**Work task**
What's needed is an exact copy of the lines from the one that contains "two-asset portfolio: near" to the end of the data below, leaving the pictures out.

Scraped caption text data
━━━━━━━━━━━━━━━━

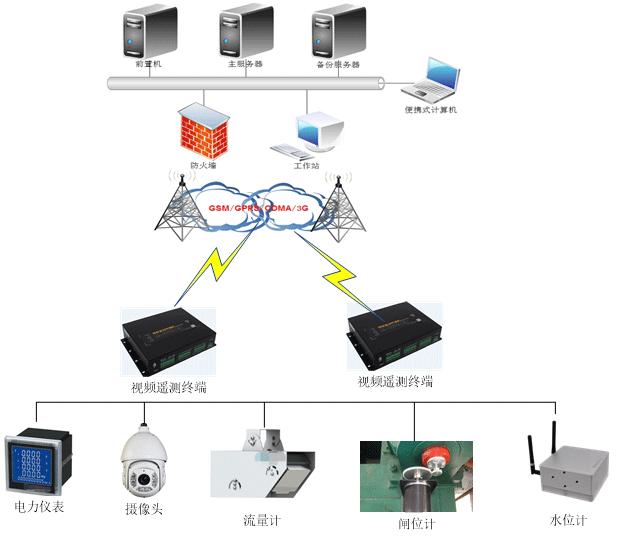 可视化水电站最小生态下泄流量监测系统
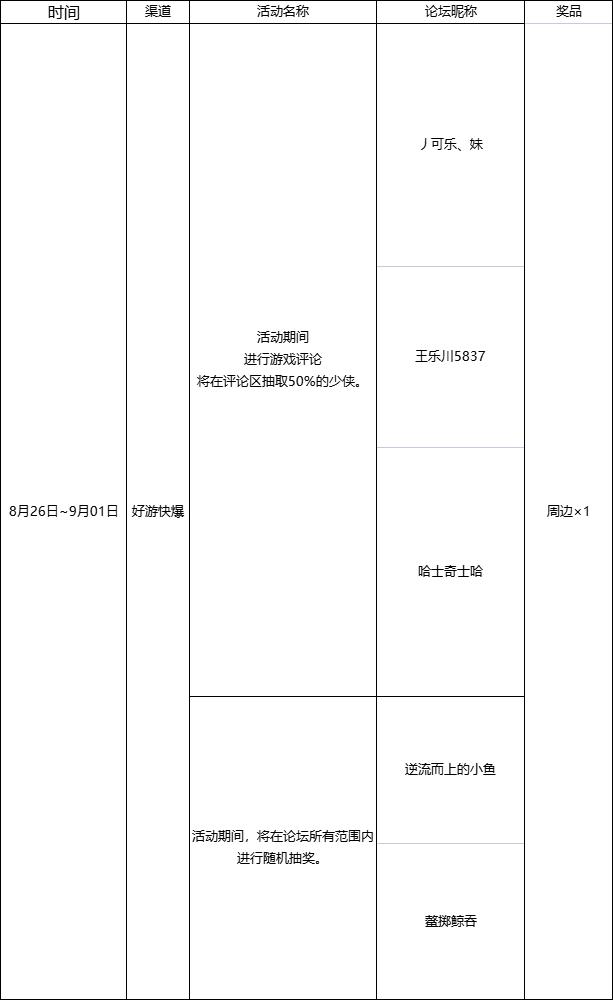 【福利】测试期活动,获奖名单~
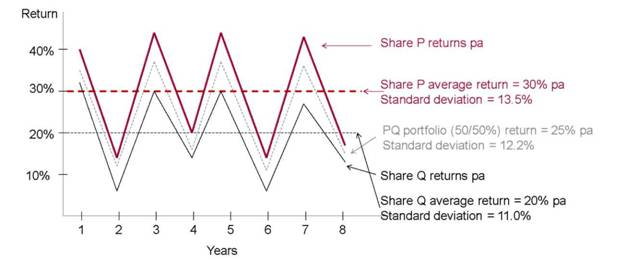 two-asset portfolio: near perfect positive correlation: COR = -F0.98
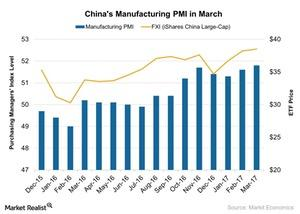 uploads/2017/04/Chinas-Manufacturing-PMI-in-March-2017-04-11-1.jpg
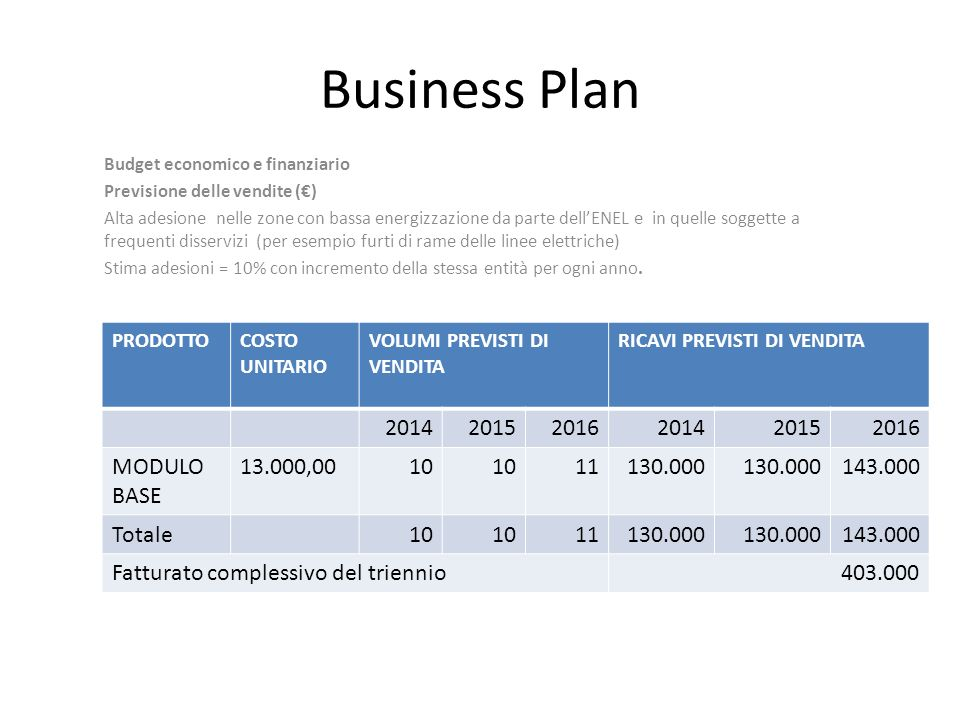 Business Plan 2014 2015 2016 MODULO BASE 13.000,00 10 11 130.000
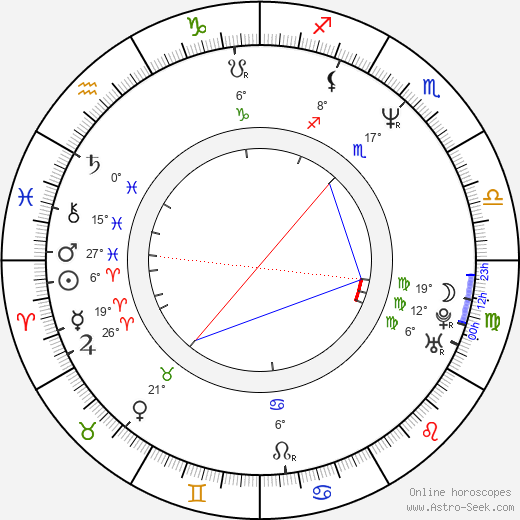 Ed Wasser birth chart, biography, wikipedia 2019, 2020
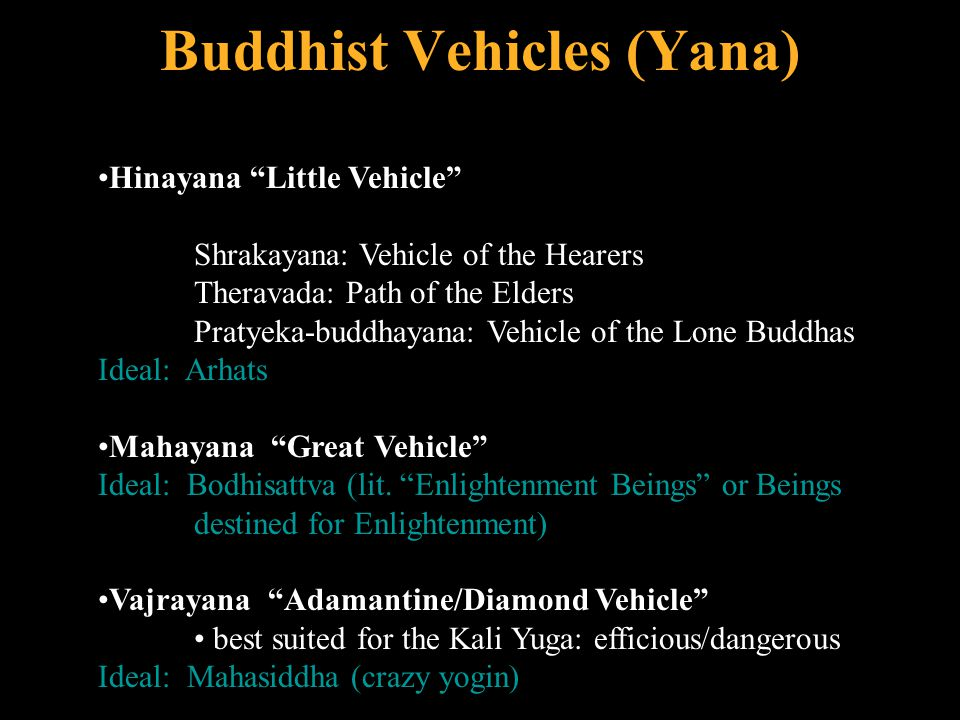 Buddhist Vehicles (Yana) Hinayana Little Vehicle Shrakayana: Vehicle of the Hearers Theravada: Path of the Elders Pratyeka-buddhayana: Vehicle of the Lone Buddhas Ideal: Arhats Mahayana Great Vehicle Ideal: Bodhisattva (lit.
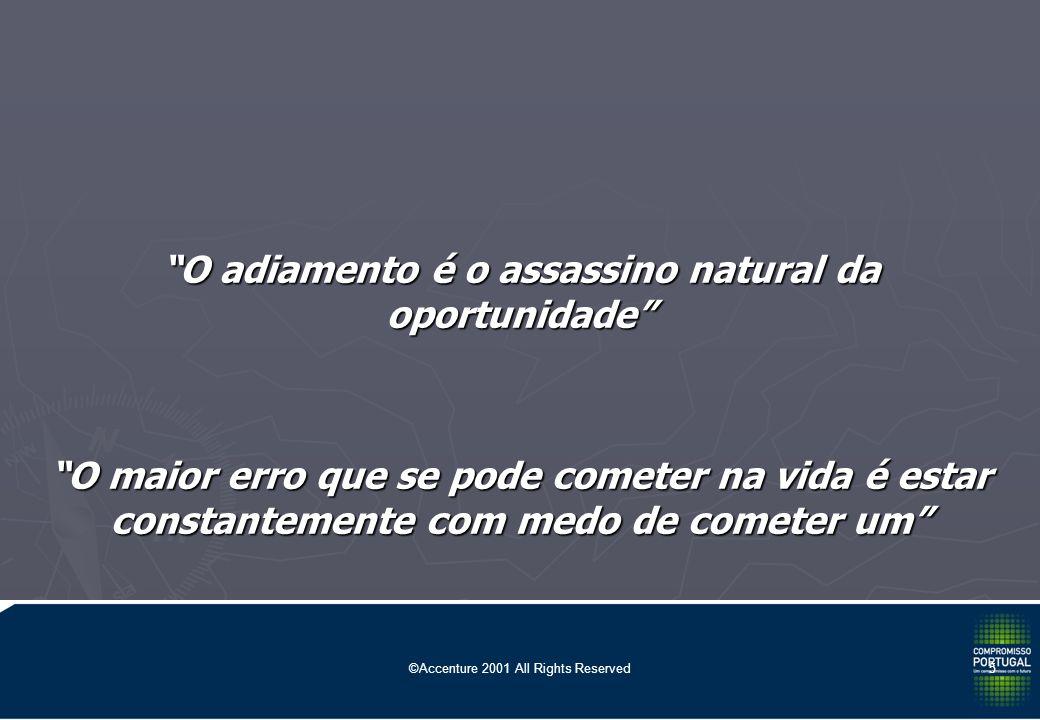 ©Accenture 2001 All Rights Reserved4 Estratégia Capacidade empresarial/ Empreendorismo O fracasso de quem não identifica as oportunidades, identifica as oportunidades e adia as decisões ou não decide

━━━━━━━━━━━━━━━━

**Answer**
 two-asset portfolio: near perfect positive correlation: COR = -F0.98
 uploads/2017/04/Chinas-Manufacturing-PMI-in-March-2017-04-11-1.jpg
 Business Plan 2014 2015 2016 MODULO BASE 13.000,00 10 11 130.000
 Ed Wasser birth chart, biography, wikipedia 2019, 2020
 Buddhist Vehicles (Yana) Hinayana Little Vehicle Shrakayana: Vehicle of the Hearers Theravada: Path of the Elders Pratyeka-buddhayana: Vehicle of the Lone Buddhas Ideal: Arhats Mahayana Great Vehicle Ideal: Bodhisattva (lit.
 ©Accenture 2001 All Rights Reserved4 Estratégia Capacidade empresarial/ Empreendorismo O fracasso de quem não identifica as oportunidades, identifica as oportunidades e adia as decisões ou não decide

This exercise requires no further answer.